When Frederick William demanded that his son marry Elisabeth Christine of Braunschweig-Wolfenbüttel-Bevern in 1732, he complied but complained that "every peasant must be happier than I am." He said he would "rather take the greatest whore in Berlin" for his wife.

With Frederick's consent to this dynastically important marriage, the father-son conflict was outwardly settled, and the son was rehabilitated as crown prince, but "I do not love the princess. On the contrary, I dislike her and our marriage will not be a good one."

Lieutenant Colonel Fritz, over whose head the sword had hovered not so long ago, was now once again a beloved son and became head of a regiment in Neuruppin with the name Cronprintz (crown prince).

In 1736, King Frederick William set up Rheinsberg Castle for the young couple. Here, the crown prince flourished, but without his wife: "I will leave her as soon as I am my own master."
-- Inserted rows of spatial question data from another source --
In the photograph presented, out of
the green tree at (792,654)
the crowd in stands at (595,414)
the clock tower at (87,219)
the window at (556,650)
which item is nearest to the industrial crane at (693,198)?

Frederick holds his anti-Machiavelli up to the bust of Machiavelli.
Idealized engraving by Adolph Menzel.
In contrast, "My whole mind is focused on philosophy. It serves me well. I am happy because I am much calmer than before." He wrote his anti-Machiavell, "Examen du Prince de Machiavell, "Il principe [is] one of the most dangerous works ... that are spread on earth. Now, I believe that humanity is worth more than all the qualities of a conqueror."

After the death of the Soldier King, Frederick summarized his father's will in an idiosyncratic manner: "The first concern of a prince must be to assert himself, the second to enlarge himself," and quickly invaded Austria's granary, Silesia.

Baron Acton's dictum, "Power tends to corrupt," applies to Frederick in its most extreme form: "and absolute power corrupts absolutely."

Maria Theresia
In his memoirs, Frederick writes, "I had quick-witted troops, a well-filled treasury, and a lively temperament: these were the reasons that led me to wage war against Theresa of Austria, Queen of Bohemia and Hungary ... Ambition, my advantage, and the desire to make a name for myself were the deciding factors, and war was declared."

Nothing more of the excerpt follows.